• Datos de entrada:
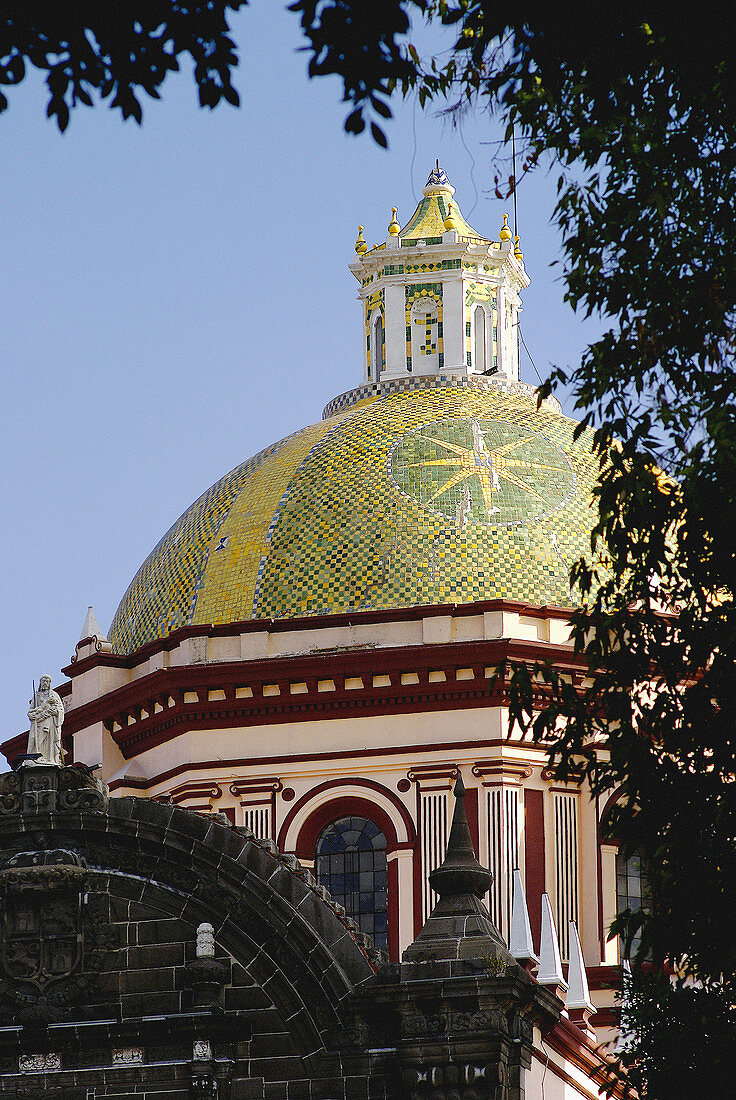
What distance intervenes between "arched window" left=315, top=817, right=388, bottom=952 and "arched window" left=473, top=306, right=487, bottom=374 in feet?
26.6

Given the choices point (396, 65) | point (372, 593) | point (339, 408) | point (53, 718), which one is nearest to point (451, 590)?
point (372, 593)

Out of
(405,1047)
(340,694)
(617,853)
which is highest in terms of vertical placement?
(340,694)

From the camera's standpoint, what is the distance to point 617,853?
28359 mm

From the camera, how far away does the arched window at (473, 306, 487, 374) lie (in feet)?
110

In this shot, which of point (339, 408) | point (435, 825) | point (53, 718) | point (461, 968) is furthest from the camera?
point (339, 408)

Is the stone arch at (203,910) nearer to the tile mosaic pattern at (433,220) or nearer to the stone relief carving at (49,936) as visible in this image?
the stone relief carving at (49,936)

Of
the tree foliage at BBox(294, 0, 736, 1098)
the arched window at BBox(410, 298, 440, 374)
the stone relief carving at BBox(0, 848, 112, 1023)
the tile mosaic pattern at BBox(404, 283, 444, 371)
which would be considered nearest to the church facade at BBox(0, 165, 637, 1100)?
the arched window at BBox(410, 298, 440, 374)

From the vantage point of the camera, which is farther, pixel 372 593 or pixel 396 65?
pixel 372 593

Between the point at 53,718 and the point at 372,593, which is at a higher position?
the point at 372,593

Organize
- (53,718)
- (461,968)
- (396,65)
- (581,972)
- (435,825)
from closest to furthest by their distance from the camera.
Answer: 1. (396,65)
2. (461,968)
3. (53,718)
4. (581,972)
5. (435,825)

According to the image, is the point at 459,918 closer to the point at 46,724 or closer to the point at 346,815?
the point at 46,724

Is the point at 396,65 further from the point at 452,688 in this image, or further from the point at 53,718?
the point at 452,688

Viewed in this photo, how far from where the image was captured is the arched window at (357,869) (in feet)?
92.0

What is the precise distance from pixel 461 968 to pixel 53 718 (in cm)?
466
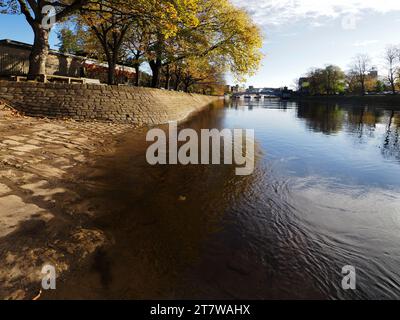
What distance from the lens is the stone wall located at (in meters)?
12.1

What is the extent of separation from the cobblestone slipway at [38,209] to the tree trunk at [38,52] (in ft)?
21.7

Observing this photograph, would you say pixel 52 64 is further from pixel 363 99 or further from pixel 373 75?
pixel 373 75

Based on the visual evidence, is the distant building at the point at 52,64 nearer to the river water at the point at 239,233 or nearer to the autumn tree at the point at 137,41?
the autumn tree at the point at 137,41

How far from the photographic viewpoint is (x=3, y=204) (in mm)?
4113

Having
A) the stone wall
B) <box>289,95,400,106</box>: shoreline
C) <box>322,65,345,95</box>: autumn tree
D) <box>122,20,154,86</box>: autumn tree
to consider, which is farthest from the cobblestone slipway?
<box>322,65,345,95</box>: autumn tree

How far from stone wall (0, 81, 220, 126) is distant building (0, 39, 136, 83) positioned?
8801 mm

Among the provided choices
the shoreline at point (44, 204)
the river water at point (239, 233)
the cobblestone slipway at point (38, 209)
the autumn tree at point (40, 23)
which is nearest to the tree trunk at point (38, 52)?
the autumn tree at point (40, 23)

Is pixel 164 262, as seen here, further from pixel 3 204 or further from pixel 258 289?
pixel 3 204

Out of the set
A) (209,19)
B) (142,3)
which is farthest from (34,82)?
(209,19)

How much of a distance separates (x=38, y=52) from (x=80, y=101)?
3.74 m

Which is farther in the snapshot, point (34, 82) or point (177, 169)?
point (34, 82)

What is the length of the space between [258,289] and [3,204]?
4.21 m

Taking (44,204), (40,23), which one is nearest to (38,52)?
(40,23)

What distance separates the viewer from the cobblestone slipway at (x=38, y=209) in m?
3.04
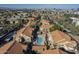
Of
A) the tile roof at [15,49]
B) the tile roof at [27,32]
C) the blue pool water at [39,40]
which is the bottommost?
the tile roof at [15,49]

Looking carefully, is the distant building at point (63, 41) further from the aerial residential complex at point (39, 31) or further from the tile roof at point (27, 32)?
the tile roof at point (27, 32)

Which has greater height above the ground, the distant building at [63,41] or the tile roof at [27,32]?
the tile roof at [27,32]

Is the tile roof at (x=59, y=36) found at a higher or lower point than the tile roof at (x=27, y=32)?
lower

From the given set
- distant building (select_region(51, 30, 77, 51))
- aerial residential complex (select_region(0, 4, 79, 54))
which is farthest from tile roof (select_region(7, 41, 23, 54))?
distant building (select_region(51, 30, 77, 51))

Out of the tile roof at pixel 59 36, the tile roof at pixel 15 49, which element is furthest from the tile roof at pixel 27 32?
the tile roof at pixel 59 36

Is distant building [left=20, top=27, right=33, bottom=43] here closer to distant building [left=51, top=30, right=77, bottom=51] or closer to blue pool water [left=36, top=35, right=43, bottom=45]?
blue pool water [left=36, top=35, right=43, bottom=45]

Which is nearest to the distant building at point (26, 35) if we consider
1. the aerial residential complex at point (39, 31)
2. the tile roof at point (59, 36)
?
the aerial residential complex at point (39, 31)

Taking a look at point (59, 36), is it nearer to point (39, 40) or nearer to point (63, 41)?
point (63, 41)

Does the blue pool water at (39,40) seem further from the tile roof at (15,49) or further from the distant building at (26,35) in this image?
the tile roof at (15,49)
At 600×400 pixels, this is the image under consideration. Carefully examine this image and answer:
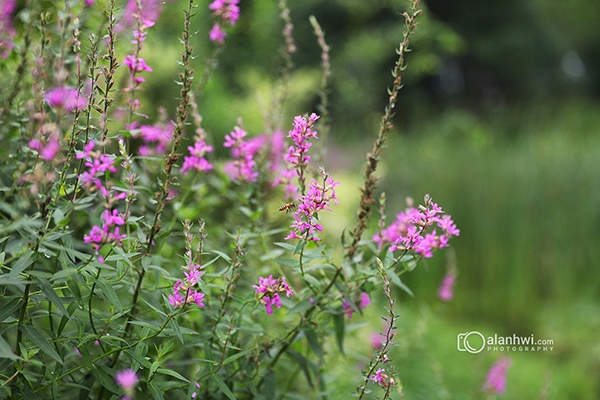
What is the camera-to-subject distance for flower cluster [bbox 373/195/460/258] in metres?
1.47

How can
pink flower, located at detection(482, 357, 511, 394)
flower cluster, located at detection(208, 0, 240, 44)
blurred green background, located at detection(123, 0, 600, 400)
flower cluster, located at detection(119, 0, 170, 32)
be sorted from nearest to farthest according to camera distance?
flower cluster, located at detection(208, 0, 240, 44) < flower cluster, located at detection(119, 0, 170, 32) < pink flower, located at detection(482, 357, 511, 394) < blurred green background, located at detection(123, 0, 600, 400)

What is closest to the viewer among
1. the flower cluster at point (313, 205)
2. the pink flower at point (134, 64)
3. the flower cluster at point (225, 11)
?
the flower cluster at point (313, 205)

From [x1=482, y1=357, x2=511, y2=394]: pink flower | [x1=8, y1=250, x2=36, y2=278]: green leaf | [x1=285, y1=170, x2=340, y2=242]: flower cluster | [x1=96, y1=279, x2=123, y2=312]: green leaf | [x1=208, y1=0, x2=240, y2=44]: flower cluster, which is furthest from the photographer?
[x1=482, y1=357, x2=511, y2=394]: pink flower

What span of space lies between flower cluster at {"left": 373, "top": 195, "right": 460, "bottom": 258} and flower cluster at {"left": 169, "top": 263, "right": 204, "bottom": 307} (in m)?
0.43

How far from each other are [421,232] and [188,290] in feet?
1.67

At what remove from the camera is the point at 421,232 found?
1505mm

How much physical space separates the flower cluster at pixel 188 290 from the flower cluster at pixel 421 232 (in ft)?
1.41

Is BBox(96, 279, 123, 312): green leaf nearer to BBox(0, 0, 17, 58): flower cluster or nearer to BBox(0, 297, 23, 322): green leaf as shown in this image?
BBox(0, 297, 23, 322): green leaf

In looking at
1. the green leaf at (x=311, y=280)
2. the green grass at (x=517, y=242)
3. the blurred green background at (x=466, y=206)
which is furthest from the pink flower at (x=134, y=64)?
the green grass at (x=517, y=242)

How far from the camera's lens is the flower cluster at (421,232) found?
4.82ft

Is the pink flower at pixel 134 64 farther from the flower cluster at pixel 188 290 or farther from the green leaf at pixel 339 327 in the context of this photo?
the green leaf at pixel 339 327

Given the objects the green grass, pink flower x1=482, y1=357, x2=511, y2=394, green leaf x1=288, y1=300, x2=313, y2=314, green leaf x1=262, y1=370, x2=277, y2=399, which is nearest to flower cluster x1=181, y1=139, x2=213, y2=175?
green leaf x1=288, y1=300, x2=313, y2=314

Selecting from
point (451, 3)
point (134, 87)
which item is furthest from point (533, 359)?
point (451, 3)

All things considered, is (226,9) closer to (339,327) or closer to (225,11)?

• Instrucciones a seguir:
Edita las líneas que van desde la que contiene "Selecting from" hasta el final de las filas, sustituyendo "furthest" por "farthest" y sin cambiar nada más.

• Resultado final:
Selecting from
point (451, 3)
point (134, 87)
which item is farthest from point (533, 359)?
point (451, 3)

All things considered, is (226,9) closer to (339,327) or closer to (225,11)?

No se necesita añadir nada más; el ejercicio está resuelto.